HOUSTON, Jan. 13 -- Crude prices fell for the fifth consecutive session on the New York futures market, down 8% on Jan. 12 in the face of surplus supplies and fears of a sharp drop in demand this year.
It was "a commodity meltdown day," with West Texas Intermediate in "a Cushing[, Okla.] freefall," said Olivier Jakob at Petromatrix, Zug, Switzerland. However, he said, "Apart from the prompt contract, energy commodities were holding relatively better than their counterparts in other commodity sectors."
Oil inventories at the Cushing delivery hub are at the highest level since early 2004, while crude futures prices remain in contango, with each subsequent monthly contract exceeding the previous contract, climbing to $58/bbl for January 2010.

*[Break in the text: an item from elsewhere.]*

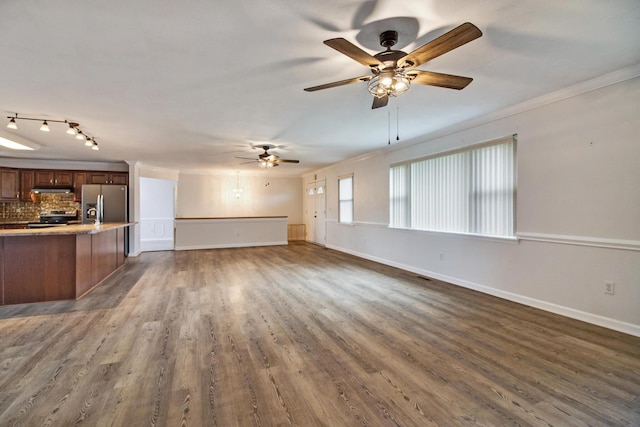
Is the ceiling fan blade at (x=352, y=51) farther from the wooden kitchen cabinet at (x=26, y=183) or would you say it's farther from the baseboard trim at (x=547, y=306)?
the wooden kitchen cabinet at (x=26, y=183)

"The extreme WTI prompt contango is providing the US refineries that are lucky enough to be WTI-related with the best prompt processing margins since the end of the third quarter," said Jakob. "The collapse of WTI is not followed to the same extent by [North Sea] Brent [crude], and this is making for a further extreme widening of the Brent premium to WTI. Since the US still needs to import gasoline from Europe, the US gasoline crack has to increase to compensate for the losing value of US crude vs. European crude."

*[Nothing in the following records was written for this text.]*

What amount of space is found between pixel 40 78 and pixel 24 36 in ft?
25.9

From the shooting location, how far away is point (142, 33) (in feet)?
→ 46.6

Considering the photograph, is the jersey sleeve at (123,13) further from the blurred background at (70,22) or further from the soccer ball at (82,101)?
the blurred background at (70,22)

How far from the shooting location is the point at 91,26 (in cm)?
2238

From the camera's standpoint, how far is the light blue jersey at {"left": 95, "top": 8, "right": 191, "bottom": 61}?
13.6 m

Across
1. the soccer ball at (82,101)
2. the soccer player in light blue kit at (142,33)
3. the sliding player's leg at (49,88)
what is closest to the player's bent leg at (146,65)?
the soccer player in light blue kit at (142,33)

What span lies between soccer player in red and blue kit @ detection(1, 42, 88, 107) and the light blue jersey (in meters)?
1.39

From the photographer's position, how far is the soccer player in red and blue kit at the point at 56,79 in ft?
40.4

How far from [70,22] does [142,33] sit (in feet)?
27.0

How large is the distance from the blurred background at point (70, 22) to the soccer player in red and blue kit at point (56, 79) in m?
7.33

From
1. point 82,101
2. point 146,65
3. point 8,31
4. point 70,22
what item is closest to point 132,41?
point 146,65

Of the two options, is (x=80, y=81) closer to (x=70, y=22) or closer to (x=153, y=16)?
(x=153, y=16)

Meanwhile, Abdalla Salem El-Badri, secretary general of the Organization of Petroleum Exporting Countries, said Jan. 13 it is still too early to assess how that group's production cutbacks will affect crude markets. He claimed "almost 100% compliance" by OPEC members with the first two cuts of 500,000 b/d in September and 1.5 million b/d in October. "I hope that, come Feb. 15, compliance with the 2.2 million b/d cut (approved by OPEC members in December) will also be seen to have been at a high percentage," said El-Badri. If excess crude supplies are still undercutting oil prices at that point, OPEC "will not hesitate to take further measures to balance the market," he said.
"Very low prices will affect investments in both the upstream and downstream," said El-Badri. "This will have two main consequences. First, it will delay future investments in the sector, and second, it may also lead to the cancellation of further future investments. Either way, this will automatically affect oil supply to the market. In addition, it will also have an effect on gas supply."

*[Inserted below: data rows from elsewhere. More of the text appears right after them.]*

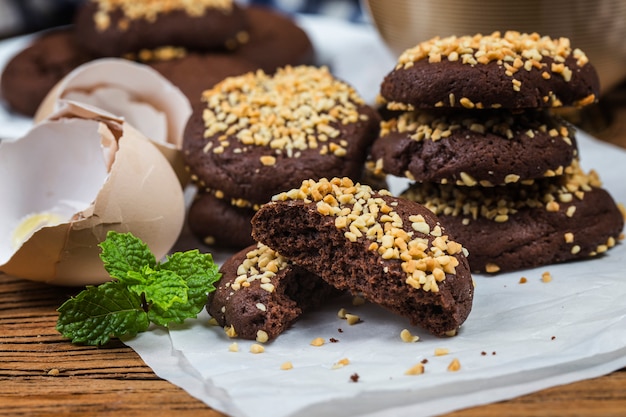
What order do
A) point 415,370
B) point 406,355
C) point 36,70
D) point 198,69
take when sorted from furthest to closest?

The February contract for benchmark US sweet, light crudes dropped $3.24 to $37.59/bbl Jan. 12 on the New York Mercantile Exchange. The March contract lost $2.42 to $43.65/bbl. On the US spot market, WTI at Cushing was down $3.24 to $37.59/bbl. Heating oil for February delivery decreased 1.53¢ to $1.47/gal on NYMEX. The February contract for reformulated blend stock for oxygenate blending (RBOB) declined 2.71¢ to $1.08/gal.
Natural gas for the same month gained 2.6¢ to $5.54/MMbtu on NYMEX. On the US spot market, gas at Henry Hub, La., increased 1.5¢ to $5.60/MMbtu.
In London, the February IPE contract for North Sea Brent crude lost $1.51 to $42.91/bbl. Gas oil for January was unchanged at $454.75/tonne.
The average price for OPEC's basket of 12 reference crudes dropped $1.67 to $40.24/bbl Jan. 12.